Ipamorelin Studies Guide: Selective GH Secretagogue

Ipamorelin is a cyclic pentapeptide developed by Novo Nordisk in the late 1990s as a growth hormone secretagogue. Its defining characteristic — and the reason it has become the most widely studied GHRP in modern peptide science — is its exceptional selectivity: it stimulates robust growth hormone release through the pituitary ghrelin receptor without meaningfully elevating cortisol, prolactin, ACTH, or aldosterone.

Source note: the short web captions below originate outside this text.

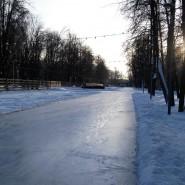 Открытие ледового катка в Перовском парке 2016 фотографии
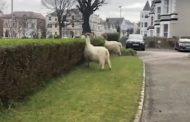 VIDEO (53 seconds): Wild goats take over Welsh town amid covid-19 lockdown
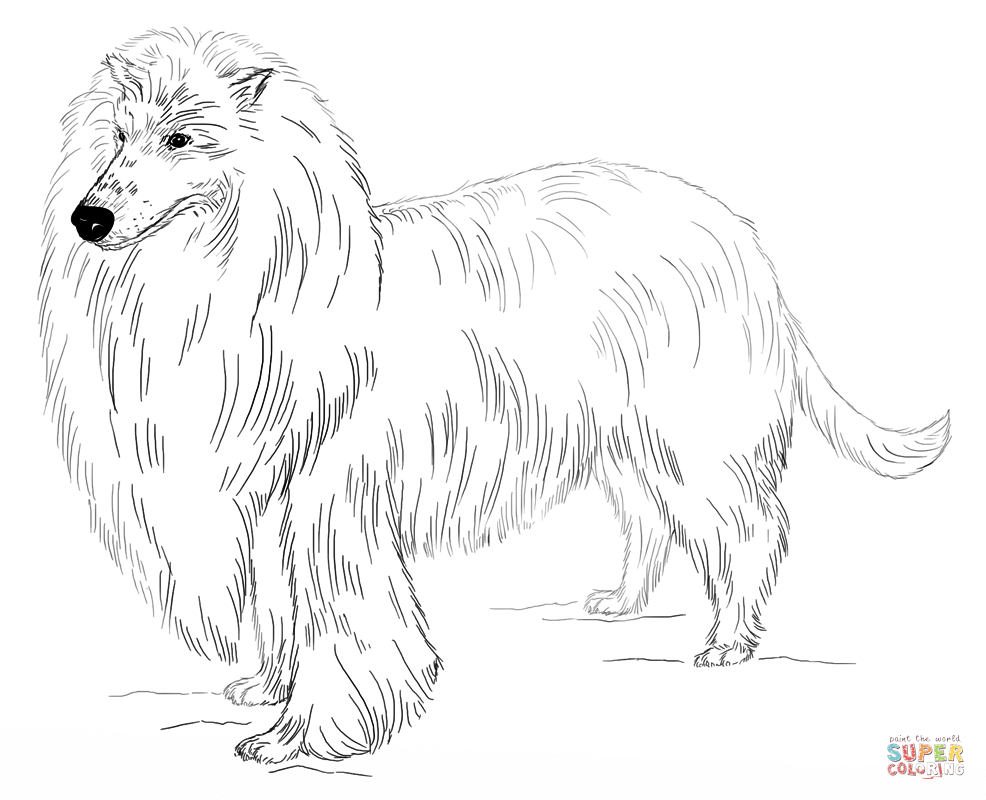 986x800 Short Hair Maltese Dog Coloring Page Free Printable Coloring Pages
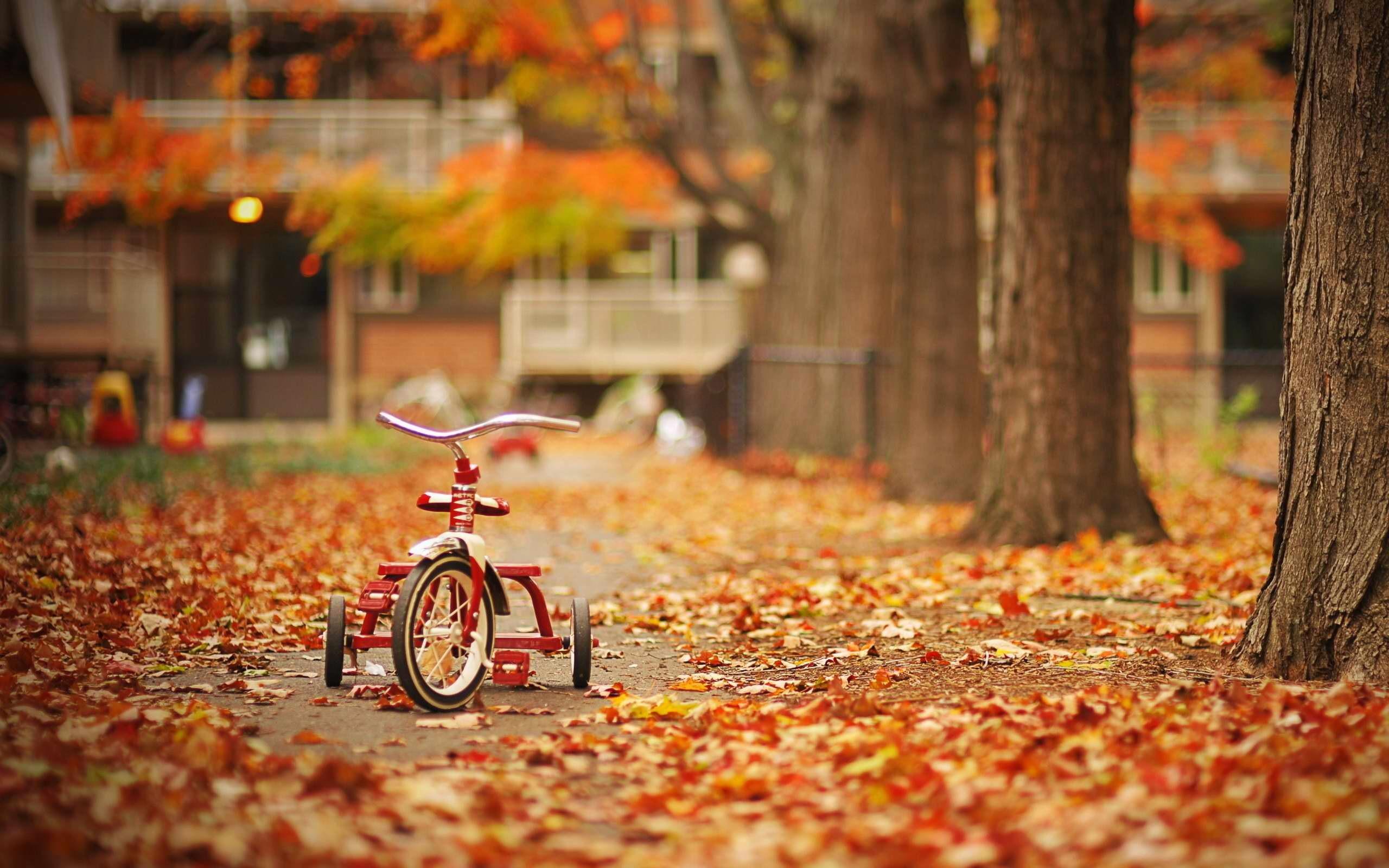 Fall Season, wallpaper, Fall Season hd wallpaper, background desktop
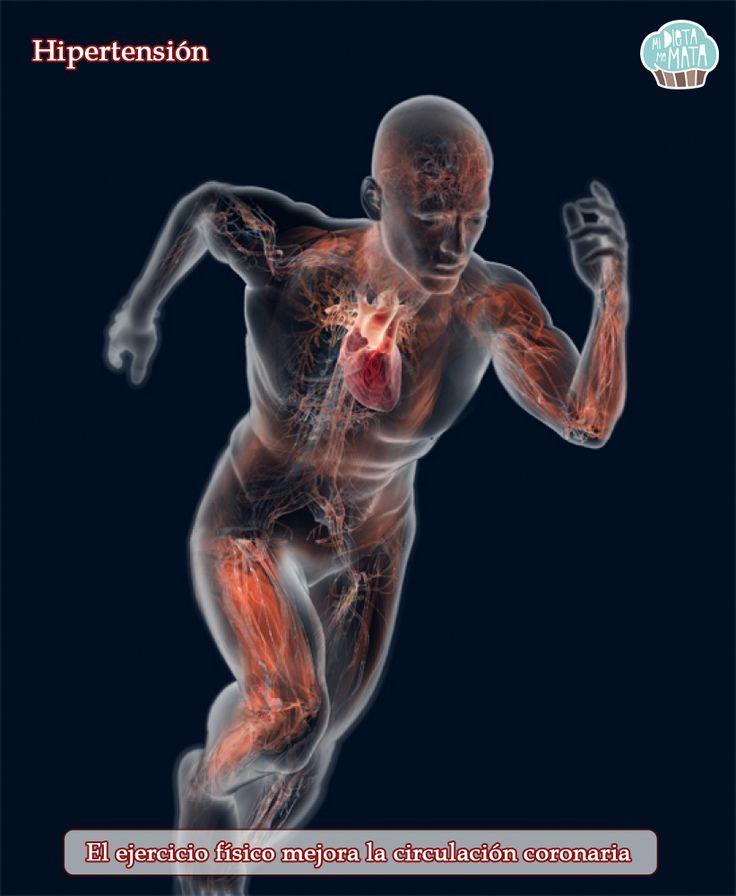 #Hipertensión: El #ejercicio físico mejora la #circulación coronaria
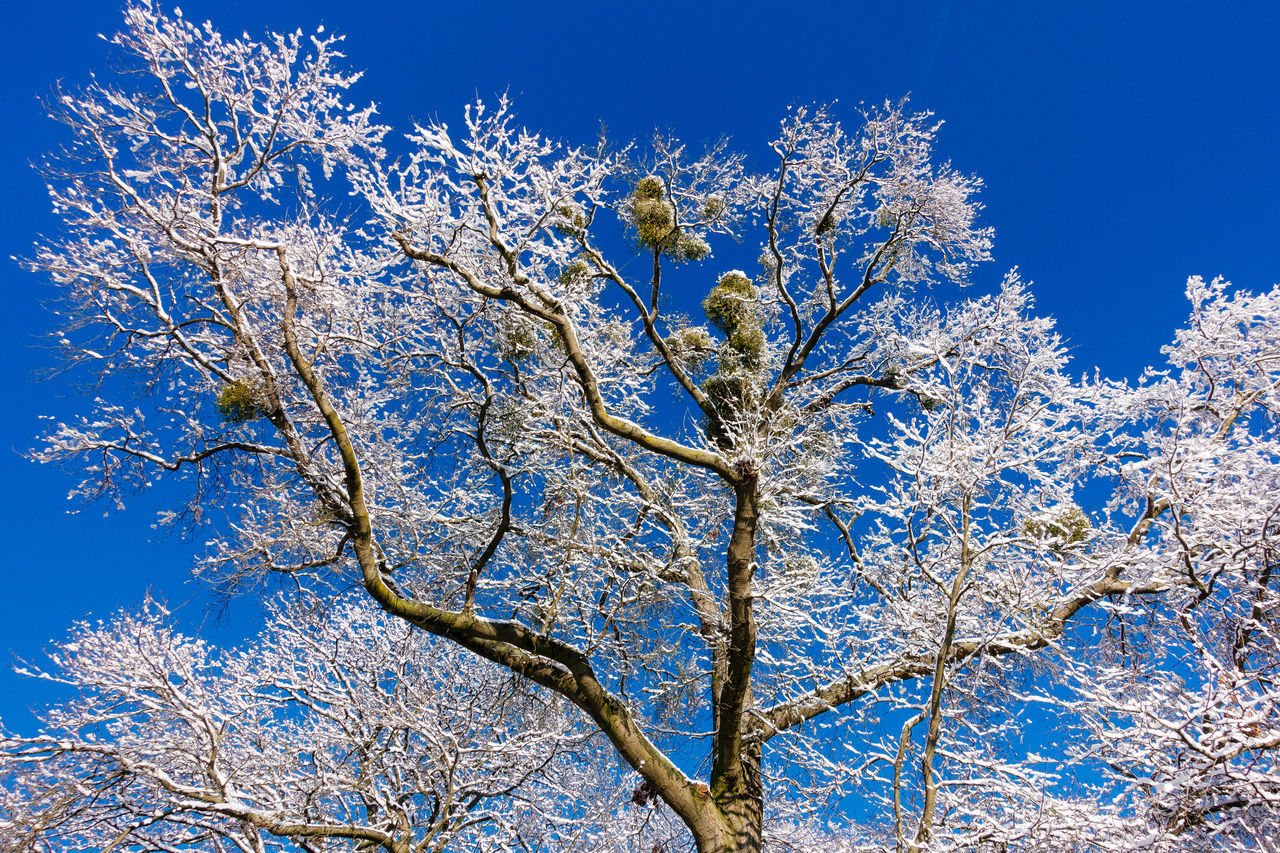 Georgengarten - Hannover Bare Tree Beauty In Nature Blue Branch Clear Sky Day Growth Low Angle View Nature No People Outdoors Scenics Sky Snow Snow On Trees Snow Trees Sunny Tranquil Scene Tranquility Tree Tree Trunk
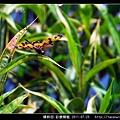 蜻蛉目-彩裳蜻蜓_01.jpg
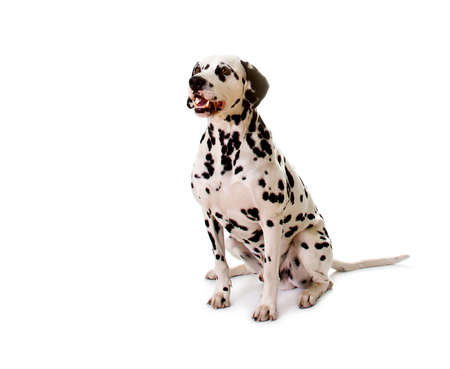 Dalmatian sitting in front of white background. Stock Photo - 13167514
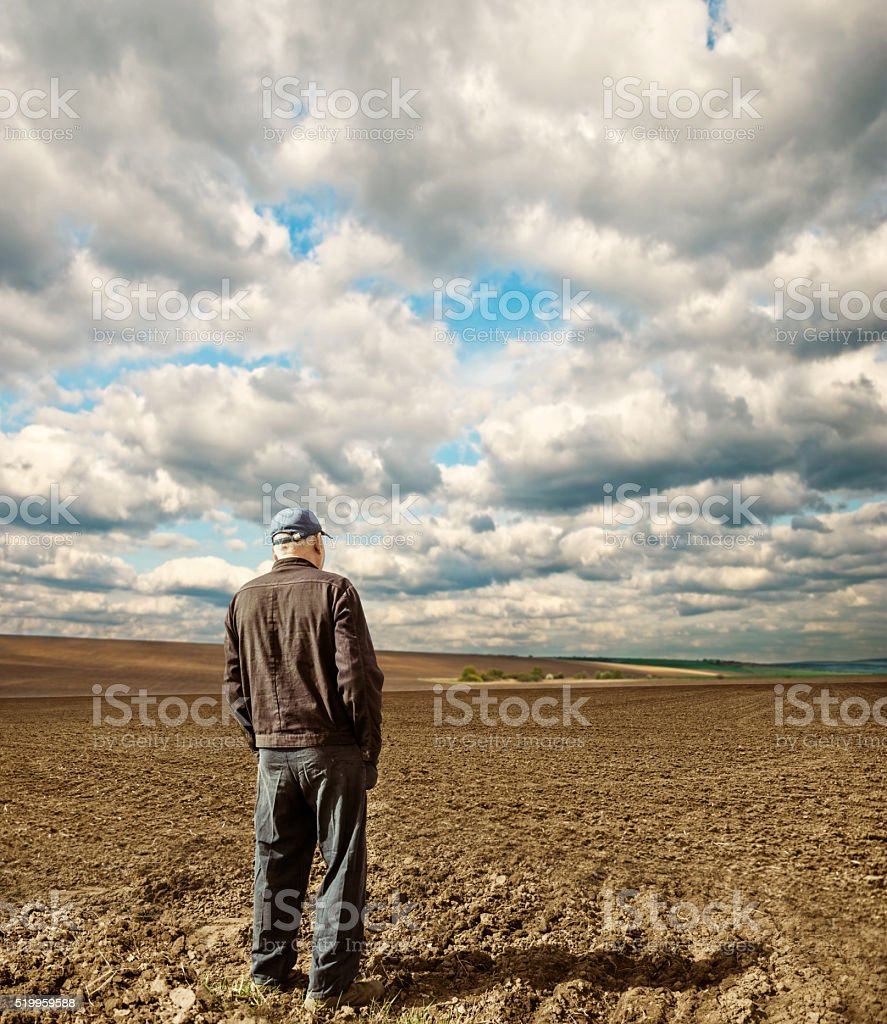 farmer on spring field stock photo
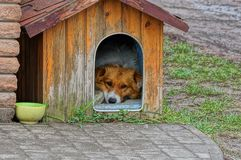 Red dog lies and looks in a wooden doghouse on the sidewalk. One red dog lies and looks in a wooden doghouse on the street on the sidewalk royalty free stock image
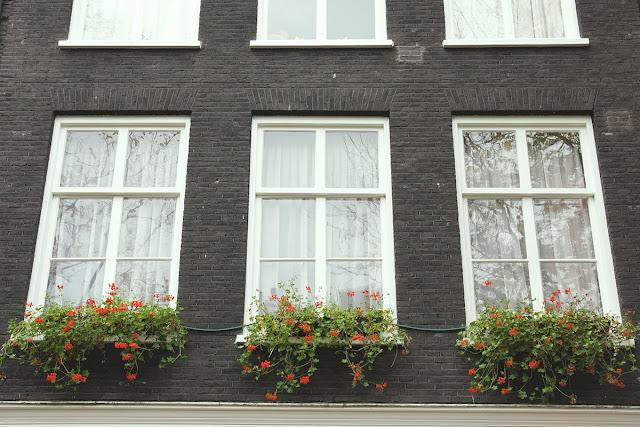 speculoos. | biciclette, fiori e cannella: amsterdam.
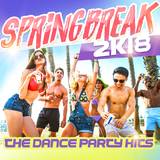 Springbreak 2k18: The Dance Party Hits by Various Artists mp3 download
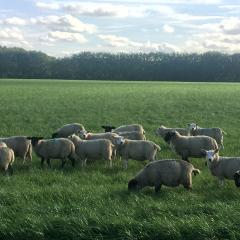 Sheep on holiday on Ferry Farm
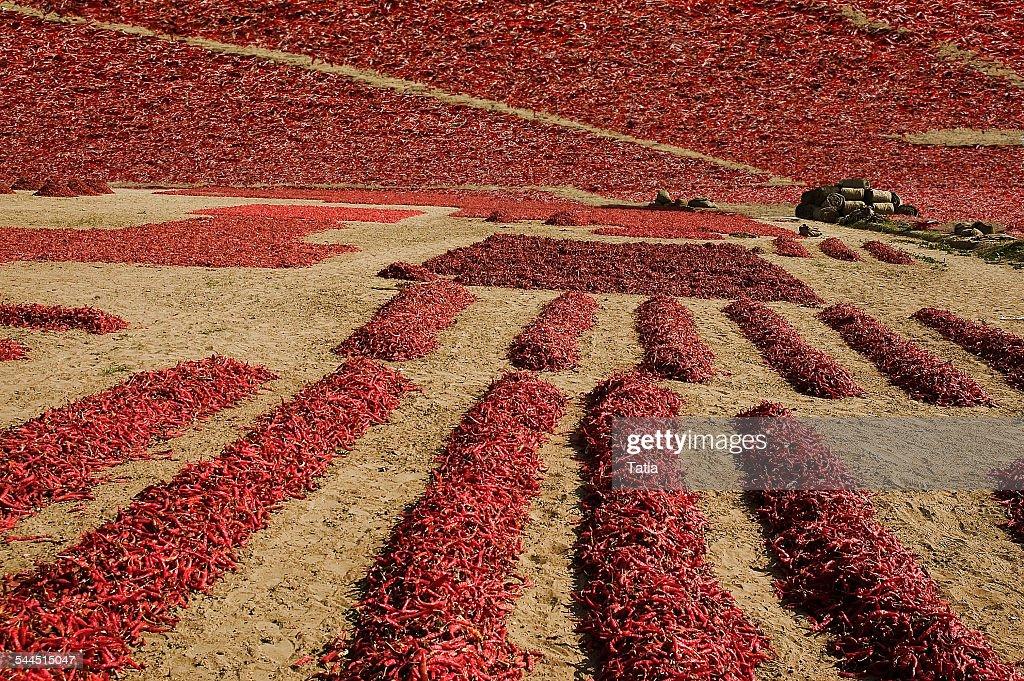 India, Rajasthan, Jodhpur, Chili drying in Thar Desert : Stock Photo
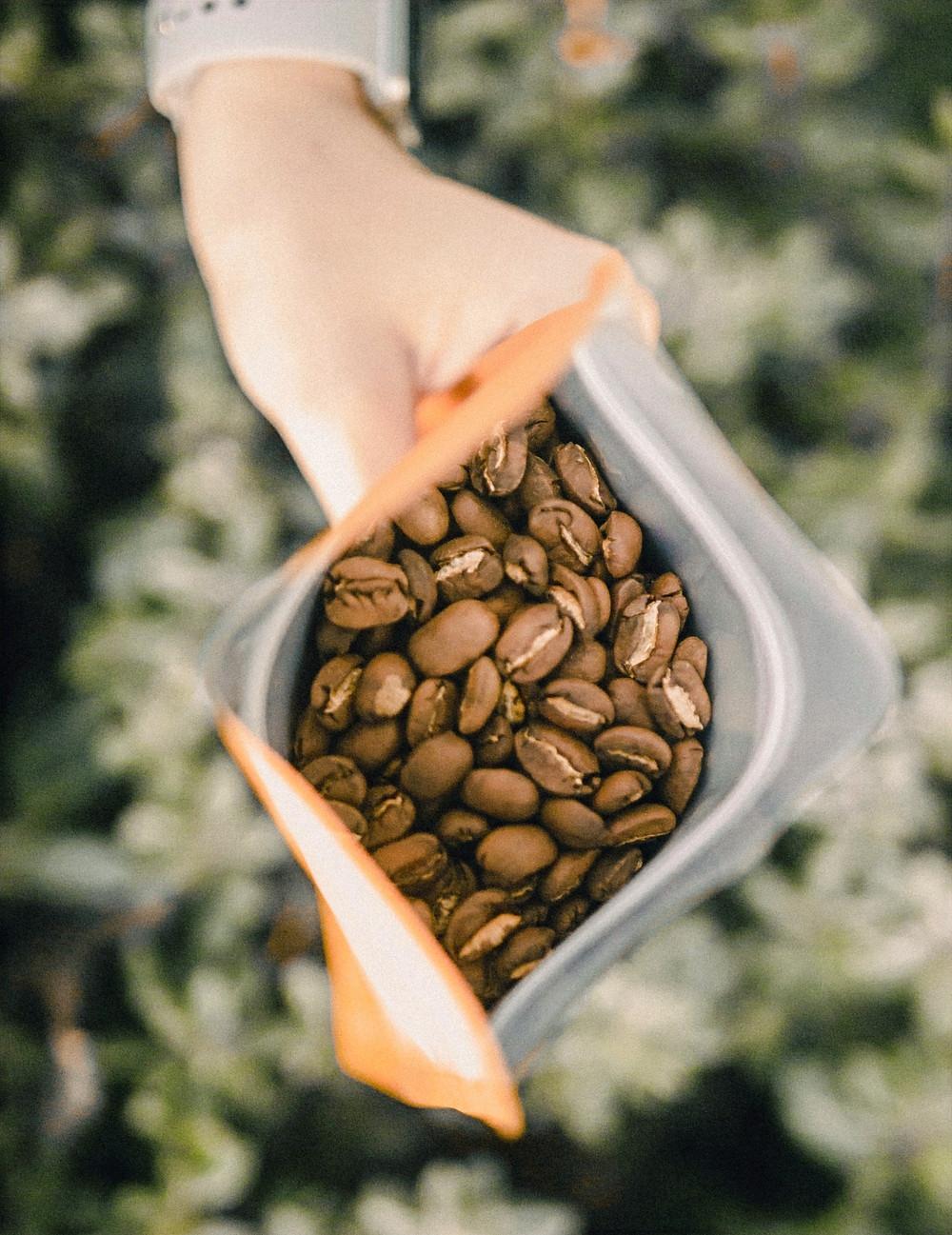 kawa ziarnista świeżo palona Ethiopia Sidamo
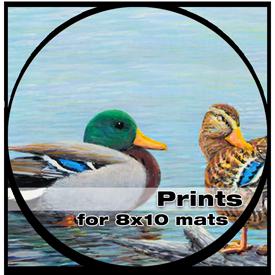 Prints - 8 x 10 mats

This selectivity solved a fundamental problem with earlier GH secretagogues and made Ipamorelin the preferred GHSR agonist for protocols where hormonal precision matters.

What Is Ipamorelin?

Ipamorelin is a 5-amino acid cyclic peptide (Aib-His-D-2-Nal-D-Phe-Lys-NH2) that acts as an agonist at the Growth Hormone Secretagogue Receptor 1a (GHSR-1a), also known as the ghrelin receptor. Its cyclic structure and D-amino acid substitutions confer stability against enzymatic degradation and high receptor selectivity.

| Property | Value | |----------|-------| | Classification | Cyclic pentapeptide GHRP | | Receptor target | GHSR-1a (ghrelin receptor) | | Molecular weight | ~711 Da | | Half-life | ~2 hours (SC administration) | | Time to peak GH | 15–30 minutes | | GH pulse duration | 2–3 hours | | Selectivity | Very high — minimal off-target effects |

Why Ipamorelin Is Selective: The Mechanism

Ipamorelin's selectivity stems from its precise receptor binding profile.

Receptor Mechanism

When Ipamorelin binds GHSR-1a on pituitary somatotroph cells, it activates the Gαq/11 protein signaling cascade:

1. Gαq/11 activation → Phospholipase C (PLC) activation
2. PLC cleaves PIP2 → produces IP3 and DAG
3. IP3 triggers calcium release from the endoplasmic reticulum
4. Calcium-dependent exocytosis of GH-containing secretory granules
5. Result: Clean, pulsatile GH release

Why doesn't cortisol go up? Earlier GHRPs like GHRP-2 and GHRP-6 have significant binding affinity for multiple receptor subtypes beyond GHSR-1a — including receptors that mediate ACTH and cortisol release. Ipamorelin's molecular design achieves much higher selectivity for GHSR-1a over these other receptor types, producing GH release without activating the ACTH/cortisol pathway.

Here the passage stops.